● **What the task requires**
Transcribe the listing below exactly, leaving nothing out.
Material shown Start Marker
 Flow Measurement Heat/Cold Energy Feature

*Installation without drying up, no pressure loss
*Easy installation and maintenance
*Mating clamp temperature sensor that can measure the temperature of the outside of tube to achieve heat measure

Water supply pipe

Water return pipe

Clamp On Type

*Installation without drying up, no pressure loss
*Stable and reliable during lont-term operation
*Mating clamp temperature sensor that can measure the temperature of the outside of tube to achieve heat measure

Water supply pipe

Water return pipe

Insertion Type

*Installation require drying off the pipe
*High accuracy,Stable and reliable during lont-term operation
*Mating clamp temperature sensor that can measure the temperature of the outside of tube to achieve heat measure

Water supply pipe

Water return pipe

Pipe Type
Material shown End Marker
● **Result for this exercise**
 Flow Measurement Heat/Cold Energy Feature

*Installation without drying up, no pressure loss
*Easy installation and maintenance
*Mating clamp temperature sensor that can measure the temperature of the outside of tube to achieve heat measure

Water supply pipe

Water return pipe

Clamp On Type

*Installation without drying up, no pressure loss
*Stable and reliable during lont-term operation
*Mating clamp temperature sensor that can measure the temperature of the outside of tube to achieve heat measure

Water supply pipe

Water return pipe

Insertion Type

*Installation require drying off the pipe
*High accuracy,Stable and reliable during lont-term operation
*Mating clamp temperature sensor that can measure the temperature of the outside of tube to achieve heat measure

Water supply pipe

Water return pipe

Pipe Type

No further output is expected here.